Your objective — Copy all lines below that use the word "scientific".

Dataset content —
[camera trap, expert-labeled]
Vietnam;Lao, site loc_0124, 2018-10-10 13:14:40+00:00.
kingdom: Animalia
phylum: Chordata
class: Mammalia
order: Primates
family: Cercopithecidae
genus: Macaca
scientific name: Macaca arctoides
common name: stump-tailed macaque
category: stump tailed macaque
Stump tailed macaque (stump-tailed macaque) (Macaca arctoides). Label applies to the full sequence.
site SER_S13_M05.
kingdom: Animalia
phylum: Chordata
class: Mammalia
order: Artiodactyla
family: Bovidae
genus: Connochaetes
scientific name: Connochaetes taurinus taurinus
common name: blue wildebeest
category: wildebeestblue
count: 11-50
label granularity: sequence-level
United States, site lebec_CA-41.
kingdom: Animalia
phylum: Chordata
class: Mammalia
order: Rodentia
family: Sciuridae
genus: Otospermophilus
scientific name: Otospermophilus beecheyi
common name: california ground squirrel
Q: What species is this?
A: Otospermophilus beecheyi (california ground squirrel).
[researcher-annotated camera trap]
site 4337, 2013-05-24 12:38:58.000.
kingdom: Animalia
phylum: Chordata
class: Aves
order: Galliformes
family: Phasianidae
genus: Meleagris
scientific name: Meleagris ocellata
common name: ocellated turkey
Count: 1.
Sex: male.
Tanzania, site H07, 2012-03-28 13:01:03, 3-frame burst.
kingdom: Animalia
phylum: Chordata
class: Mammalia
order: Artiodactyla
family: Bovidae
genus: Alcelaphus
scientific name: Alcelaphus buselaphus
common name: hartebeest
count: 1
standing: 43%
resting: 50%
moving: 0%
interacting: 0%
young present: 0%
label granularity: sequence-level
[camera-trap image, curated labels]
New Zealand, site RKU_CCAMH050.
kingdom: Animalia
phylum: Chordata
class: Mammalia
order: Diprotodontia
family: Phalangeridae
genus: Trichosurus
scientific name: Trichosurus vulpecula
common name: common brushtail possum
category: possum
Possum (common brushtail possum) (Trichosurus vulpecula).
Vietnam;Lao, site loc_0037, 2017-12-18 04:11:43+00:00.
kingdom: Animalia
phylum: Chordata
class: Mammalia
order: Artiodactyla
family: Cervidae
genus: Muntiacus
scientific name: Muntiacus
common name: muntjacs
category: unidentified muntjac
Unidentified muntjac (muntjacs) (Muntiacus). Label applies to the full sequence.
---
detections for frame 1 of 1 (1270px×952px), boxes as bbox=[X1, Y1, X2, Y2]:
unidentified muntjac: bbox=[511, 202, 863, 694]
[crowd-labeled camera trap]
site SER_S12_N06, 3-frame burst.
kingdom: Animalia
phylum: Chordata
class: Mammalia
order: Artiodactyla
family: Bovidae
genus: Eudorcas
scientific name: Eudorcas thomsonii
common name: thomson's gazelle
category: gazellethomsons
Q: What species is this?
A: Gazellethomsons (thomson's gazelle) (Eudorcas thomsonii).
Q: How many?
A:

Written answer —
scientific name: Macaca arctoides
scientific name: Connochaetes taurinus taurinus
scientific name: Otospermophilus beecheyi
scientific name: Meleagris ocellata
scientific name: Alcelaphus buselaphus
scientific name: Trichosurus vulpecula
scientific name: Muntiacus
scientific name: Eudorcas thomsonii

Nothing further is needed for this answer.